*** Supplied text Section Begins ***

In written comments submitted to the Army Corps, Mooney writes that while Marble presumes “construction of the street and associated utilities probably removed any traces of the fort that might have once been there, such assumptions are not supported by evidence from this and other sites in the city. To the contrary, findings from other archaeological investigations in Philadelphia have repeatedly demonstrated that the construction of streets frequently serves to enhance the preservation of archaeological deposits, and that utility installation tends to result in comparatively localized disturbances.”
Mooney thinks Marble has done a good job when it has looked for something, but he is puzzled by some things for which the company seems to have not looked.
“Philadelphia has lived and died by its seaport,” he said. He knows of only two archeological investigations on the waterfront, and intact wooden wharves and other “remarkable” artifacts were found. “This would have been a prime example to go after – the 18th and 19th Century Waterfront in Fishtown,” he said.
Many Native American artifacts
While none of the digging done on the Delaware Avenue site so far has unearthed anything related to the fort, the investigation has yielded more than 4,000 historic artifacts – mostly pottery shards and bottles from the 18th and 19th centuries, but more than 200 Native American artifacts.
Marble recommends further digging in six shaft features – wells and privies – and within a 50-by-30 foot area where Native American artifacts were found. Marble says that this small site was within the only area of land on the site that has been largely undisturbed.
One found projectile point, commonly called an arrowhead – has characteristics of point styles used in about 1500 B.C., Marble wrote. Other artifacts included shards of rock left over from making projectiles and charred and cracked rocks that were used around a fire for heat or cooking.
“None of the fire-altered rock made any pattern suggesting an intact hearth feature,” Marble wrote. “No living floors were uncovered.”
Marble says that based on what was found and what was not found, “the Native American site represents a short-term occupation that included activities related to tool manufacture, low-scale resource processing, and the building of hearths related to produce heat for warmth and/or cooking.”
Regionally, such a site is common. But “given the exceedingly low amount of sites found within the city limits of Philadelphia, the identification of this Native American site becomes very important within the context of the precontact record within Philadelphia’s boundaries. The information that could be contained in this small site would likely be a significant contribution to the understanding of precontact activities dating to times well before Native American contact with European explorers and settlers.”
The Delaware Indians were long ago pushed out of this area and the Delaware Nation is now headquartered in Oklahoma.

*** Supplied text Section Ends ***
*** Supplied entries Section Begins ***

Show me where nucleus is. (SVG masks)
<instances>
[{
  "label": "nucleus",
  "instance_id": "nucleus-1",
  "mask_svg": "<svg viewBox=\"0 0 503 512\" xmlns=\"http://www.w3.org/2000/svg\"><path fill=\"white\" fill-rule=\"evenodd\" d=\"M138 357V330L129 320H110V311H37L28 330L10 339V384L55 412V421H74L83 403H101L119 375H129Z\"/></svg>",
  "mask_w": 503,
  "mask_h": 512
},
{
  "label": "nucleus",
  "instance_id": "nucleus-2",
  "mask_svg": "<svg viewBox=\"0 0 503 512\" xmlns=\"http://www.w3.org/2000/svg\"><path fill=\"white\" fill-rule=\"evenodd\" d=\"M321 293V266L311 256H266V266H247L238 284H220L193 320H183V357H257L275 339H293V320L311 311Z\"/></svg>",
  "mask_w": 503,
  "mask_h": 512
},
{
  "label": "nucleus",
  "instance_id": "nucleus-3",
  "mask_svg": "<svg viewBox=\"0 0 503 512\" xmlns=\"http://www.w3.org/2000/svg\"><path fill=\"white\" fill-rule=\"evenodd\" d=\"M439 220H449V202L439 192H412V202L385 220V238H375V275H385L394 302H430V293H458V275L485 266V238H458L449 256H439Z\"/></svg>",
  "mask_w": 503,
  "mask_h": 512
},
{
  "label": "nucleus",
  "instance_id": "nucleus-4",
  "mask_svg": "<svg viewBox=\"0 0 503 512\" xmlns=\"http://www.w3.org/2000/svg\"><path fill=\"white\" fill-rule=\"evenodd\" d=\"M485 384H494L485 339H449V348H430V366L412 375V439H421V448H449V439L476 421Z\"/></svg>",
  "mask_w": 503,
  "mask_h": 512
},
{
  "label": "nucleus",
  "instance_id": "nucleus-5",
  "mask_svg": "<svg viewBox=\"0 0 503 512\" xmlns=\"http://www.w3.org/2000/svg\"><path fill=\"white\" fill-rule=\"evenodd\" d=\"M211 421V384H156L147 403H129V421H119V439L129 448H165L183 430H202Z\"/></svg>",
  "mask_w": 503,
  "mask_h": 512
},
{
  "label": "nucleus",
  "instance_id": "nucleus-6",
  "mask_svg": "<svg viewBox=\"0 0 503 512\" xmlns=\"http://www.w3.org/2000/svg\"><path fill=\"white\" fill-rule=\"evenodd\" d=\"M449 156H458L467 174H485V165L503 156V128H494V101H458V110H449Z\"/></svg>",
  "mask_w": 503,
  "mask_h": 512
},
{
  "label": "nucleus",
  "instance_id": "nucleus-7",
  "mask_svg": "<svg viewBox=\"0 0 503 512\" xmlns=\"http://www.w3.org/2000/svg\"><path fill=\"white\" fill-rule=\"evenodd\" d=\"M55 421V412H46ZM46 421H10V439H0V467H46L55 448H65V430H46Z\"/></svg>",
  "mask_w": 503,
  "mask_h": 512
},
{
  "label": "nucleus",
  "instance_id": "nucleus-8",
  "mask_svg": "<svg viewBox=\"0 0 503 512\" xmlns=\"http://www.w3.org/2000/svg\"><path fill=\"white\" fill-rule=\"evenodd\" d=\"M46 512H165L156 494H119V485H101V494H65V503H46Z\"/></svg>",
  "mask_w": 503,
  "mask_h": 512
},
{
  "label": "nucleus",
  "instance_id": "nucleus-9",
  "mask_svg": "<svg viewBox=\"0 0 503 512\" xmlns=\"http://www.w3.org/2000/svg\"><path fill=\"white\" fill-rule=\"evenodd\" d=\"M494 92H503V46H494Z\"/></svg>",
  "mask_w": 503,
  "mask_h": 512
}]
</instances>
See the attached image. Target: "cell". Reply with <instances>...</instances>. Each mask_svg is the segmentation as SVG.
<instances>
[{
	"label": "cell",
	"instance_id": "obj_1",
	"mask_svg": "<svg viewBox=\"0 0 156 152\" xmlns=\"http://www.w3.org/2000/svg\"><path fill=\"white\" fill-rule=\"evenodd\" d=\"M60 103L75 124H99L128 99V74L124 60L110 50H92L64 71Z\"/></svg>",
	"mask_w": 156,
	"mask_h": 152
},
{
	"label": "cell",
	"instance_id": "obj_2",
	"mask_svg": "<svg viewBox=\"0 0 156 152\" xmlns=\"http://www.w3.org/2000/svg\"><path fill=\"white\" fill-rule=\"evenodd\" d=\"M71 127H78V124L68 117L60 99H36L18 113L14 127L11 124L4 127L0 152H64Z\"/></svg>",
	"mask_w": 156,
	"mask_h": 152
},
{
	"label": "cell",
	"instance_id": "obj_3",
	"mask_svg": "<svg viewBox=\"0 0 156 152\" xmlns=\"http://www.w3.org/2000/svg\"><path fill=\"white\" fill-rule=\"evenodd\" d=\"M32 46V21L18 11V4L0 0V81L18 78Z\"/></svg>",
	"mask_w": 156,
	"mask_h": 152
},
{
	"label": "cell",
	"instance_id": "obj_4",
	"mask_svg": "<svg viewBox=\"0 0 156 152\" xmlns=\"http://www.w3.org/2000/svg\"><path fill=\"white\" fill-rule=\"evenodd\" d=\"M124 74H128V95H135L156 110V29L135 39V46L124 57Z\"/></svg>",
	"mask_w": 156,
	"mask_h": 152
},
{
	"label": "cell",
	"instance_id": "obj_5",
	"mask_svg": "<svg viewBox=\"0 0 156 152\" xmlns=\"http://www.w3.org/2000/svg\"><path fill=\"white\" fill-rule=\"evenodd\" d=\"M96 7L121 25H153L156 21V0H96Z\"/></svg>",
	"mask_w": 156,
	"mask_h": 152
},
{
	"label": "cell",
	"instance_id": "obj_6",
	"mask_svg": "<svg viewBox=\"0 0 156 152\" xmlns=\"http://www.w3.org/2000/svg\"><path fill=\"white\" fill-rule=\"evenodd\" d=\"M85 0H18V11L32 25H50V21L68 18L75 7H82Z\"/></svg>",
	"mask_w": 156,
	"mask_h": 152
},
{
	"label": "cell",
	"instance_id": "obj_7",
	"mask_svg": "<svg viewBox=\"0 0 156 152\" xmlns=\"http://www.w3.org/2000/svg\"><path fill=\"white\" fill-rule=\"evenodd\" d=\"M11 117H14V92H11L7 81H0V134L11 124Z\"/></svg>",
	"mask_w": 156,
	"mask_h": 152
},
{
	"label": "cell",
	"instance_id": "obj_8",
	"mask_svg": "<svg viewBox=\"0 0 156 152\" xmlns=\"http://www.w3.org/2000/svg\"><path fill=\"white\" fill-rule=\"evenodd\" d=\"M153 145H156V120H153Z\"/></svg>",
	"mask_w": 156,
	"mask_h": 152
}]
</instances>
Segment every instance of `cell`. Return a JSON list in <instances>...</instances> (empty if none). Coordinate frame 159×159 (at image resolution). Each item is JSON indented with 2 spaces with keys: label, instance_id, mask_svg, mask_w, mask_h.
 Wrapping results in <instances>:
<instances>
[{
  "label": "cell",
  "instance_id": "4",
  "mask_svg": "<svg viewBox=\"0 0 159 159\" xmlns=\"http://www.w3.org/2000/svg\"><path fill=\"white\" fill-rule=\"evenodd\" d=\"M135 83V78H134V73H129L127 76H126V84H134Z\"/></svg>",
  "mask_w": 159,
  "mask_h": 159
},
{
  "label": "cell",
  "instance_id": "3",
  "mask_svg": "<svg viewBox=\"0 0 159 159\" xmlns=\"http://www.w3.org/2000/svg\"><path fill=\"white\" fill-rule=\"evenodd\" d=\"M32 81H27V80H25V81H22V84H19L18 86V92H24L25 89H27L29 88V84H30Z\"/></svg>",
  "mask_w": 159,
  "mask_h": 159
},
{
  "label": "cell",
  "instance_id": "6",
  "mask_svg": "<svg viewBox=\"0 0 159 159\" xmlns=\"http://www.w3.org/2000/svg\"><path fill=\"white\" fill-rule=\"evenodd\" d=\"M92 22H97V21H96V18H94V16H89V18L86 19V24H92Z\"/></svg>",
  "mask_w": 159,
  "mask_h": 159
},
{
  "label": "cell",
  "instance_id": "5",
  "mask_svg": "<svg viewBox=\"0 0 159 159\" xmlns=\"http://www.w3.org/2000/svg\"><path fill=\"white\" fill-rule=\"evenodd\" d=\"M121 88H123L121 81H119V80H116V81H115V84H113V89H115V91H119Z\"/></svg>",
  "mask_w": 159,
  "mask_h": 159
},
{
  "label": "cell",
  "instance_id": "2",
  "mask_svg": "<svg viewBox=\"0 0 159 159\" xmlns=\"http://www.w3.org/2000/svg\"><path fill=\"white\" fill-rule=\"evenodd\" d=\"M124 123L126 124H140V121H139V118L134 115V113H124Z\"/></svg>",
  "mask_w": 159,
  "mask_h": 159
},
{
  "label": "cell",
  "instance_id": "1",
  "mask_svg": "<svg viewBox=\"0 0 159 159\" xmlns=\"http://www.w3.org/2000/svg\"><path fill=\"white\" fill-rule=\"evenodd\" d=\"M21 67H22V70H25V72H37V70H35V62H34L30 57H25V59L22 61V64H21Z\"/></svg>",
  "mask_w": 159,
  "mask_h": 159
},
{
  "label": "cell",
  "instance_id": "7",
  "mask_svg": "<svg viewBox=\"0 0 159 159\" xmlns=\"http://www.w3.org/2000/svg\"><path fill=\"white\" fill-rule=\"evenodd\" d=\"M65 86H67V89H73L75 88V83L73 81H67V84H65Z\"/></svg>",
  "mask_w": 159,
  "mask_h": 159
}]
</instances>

*** Supplied entries Section Ends ***

## To do
A. Extract the passage of the excavation article starting at "Marble recommends further" and ending at "been largely undisturbed.", copied word for word.
B. In the excavation article, how many Native American artifacts did the Delaware Avenue investigation turn up?

## Completed exercise
A.
Marble recommends further digging in six shaft features – wells and privies – and within a 50-by-30 foot area where Native American artifacts were found. Marble says that this small site was within the only area of land on the site that has been largely undisturbed.

B. More than 200.